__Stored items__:
□ □ □
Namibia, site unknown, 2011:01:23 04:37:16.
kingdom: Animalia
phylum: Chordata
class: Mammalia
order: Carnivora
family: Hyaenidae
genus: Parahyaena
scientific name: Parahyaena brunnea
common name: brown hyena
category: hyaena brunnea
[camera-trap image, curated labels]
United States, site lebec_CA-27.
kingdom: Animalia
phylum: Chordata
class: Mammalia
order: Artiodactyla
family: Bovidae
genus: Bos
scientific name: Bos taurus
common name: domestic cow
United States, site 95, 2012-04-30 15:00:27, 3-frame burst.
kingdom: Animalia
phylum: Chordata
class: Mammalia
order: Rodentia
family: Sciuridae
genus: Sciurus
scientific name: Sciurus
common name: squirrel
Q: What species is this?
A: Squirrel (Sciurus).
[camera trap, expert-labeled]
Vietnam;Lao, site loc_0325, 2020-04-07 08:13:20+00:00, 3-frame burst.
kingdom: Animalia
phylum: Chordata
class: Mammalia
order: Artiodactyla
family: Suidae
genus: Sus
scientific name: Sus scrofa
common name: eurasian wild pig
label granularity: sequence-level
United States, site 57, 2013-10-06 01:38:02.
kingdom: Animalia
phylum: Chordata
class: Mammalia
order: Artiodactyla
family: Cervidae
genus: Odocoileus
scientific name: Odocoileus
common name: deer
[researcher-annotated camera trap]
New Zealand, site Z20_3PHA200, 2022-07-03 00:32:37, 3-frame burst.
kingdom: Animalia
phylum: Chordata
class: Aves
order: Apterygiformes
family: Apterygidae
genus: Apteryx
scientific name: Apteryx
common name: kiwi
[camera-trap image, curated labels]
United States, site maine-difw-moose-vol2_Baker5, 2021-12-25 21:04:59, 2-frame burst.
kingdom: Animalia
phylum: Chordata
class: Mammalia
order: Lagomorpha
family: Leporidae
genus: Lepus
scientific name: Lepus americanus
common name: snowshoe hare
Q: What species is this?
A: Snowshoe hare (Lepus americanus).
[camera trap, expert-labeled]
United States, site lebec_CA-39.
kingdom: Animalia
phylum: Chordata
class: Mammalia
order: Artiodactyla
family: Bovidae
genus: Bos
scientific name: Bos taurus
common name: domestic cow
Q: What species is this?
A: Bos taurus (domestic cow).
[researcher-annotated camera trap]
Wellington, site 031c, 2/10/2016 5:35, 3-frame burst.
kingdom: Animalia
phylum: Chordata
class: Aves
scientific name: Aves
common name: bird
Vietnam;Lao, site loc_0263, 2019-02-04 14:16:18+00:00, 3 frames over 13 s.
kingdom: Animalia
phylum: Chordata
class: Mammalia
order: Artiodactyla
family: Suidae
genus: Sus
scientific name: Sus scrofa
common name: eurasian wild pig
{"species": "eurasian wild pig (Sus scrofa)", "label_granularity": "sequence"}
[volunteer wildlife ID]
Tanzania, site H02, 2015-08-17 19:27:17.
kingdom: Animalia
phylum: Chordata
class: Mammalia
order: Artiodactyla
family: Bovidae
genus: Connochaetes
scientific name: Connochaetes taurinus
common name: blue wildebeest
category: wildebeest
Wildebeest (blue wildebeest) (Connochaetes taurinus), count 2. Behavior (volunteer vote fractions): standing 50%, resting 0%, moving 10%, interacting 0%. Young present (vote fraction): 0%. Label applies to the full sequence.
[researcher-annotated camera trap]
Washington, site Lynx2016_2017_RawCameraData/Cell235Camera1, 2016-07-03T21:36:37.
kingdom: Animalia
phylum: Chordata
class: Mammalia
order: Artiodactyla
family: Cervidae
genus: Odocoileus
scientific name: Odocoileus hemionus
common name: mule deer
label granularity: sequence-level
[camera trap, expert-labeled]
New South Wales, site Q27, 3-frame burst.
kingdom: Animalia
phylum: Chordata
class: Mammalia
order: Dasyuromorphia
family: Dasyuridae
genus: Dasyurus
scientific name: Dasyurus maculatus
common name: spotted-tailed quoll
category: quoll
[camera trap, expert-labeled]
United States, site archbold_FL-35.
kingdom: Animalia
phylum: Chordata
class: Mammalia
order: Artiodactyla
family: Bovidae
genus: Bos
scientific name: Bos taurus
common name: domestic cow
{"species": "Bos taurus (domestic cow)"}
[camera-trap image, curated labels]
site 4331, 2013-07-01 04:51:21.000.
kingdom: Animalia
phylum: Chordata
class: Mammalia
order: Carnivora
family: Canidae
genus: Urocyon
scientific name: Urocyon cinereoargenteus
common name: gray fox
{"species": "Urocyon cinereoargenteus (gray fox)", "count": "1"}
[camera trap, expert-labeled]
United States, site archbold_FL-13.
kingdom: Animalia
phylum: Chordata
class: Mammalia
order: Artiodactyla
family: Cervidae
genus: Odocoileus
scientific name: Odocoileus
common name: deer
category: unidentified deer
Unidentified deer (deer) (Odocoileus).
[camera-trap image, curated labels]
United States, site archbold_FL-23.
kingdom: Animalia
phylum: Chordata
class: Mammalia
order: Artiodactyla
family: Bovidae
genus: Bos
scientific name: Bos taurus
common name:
□ □ □
__TASK STATEMENT__:
Word for word, restate the entries from the first line to the line that has "scientific name: Apteryx", both included, and nothing else.

__EXERCISE ANSWER__:
Namibia, site unknown, 2011:01:23 04:37:16.
kingdom: Animalia
phylum: Chordata
class: Mammalia
order: Carnivora
family: Hyaenidae
genus: Parahyaena
scientific name: Parahyaena brunnea
common name: brown hyena
category: hyaena brunnea
[camera-trap image, curated labels]
United States, site lebec_CA-27.
kingdom: Animalia
phylum: Chordata
class: Mammalia
order: Artiodactyla
family: Bovidae
genus: Bos
scientific name: Bos taurus
common name: domestic cow
United States, site 95, 2012-04-30 15:00:27, 3-frame burst.
kingdom: Animalia
phylum: Chordata
class: Mammalia
order: Rodentia
family: Sciuridae
genus: Sciurus
scientific name: Sciurus
common name: squirrel
Q: What species is this?
A: Squirrel (Sciurus).
[camera trap, expert-labeled]
Vietnam;Lao, site loc_0325, 2020-04-07 08:13:20+00:00, 3-frame burst.
kingdom: Animalia
phylum: Chordata
class: Mammalia
order: Artiodactyla
family: Suidae
genus: Sus
scientific name: Sus scrofa
common name: eurasian wild pig
label granularity: sequence-level
United States, site 57, 2013-10-06 01:38:02.
kingdom: Animalia
phylum: Chordata
class: Mammalia
order: Artiodactyla
family: Cervidae
genus: Odocoileus
scientific name: Odocoileus
common name: deer
[researcher-annotated camera trap]
New Zealand, site Z20_3PHA200, 2022-07-03 00:32:37, 3-frame burst.
kingdom: Animalia
phylum: Chordata
class: Aves
order: Apterygiformes
family: Apterygidae
genus: Apteryx
scientific name: Apteryx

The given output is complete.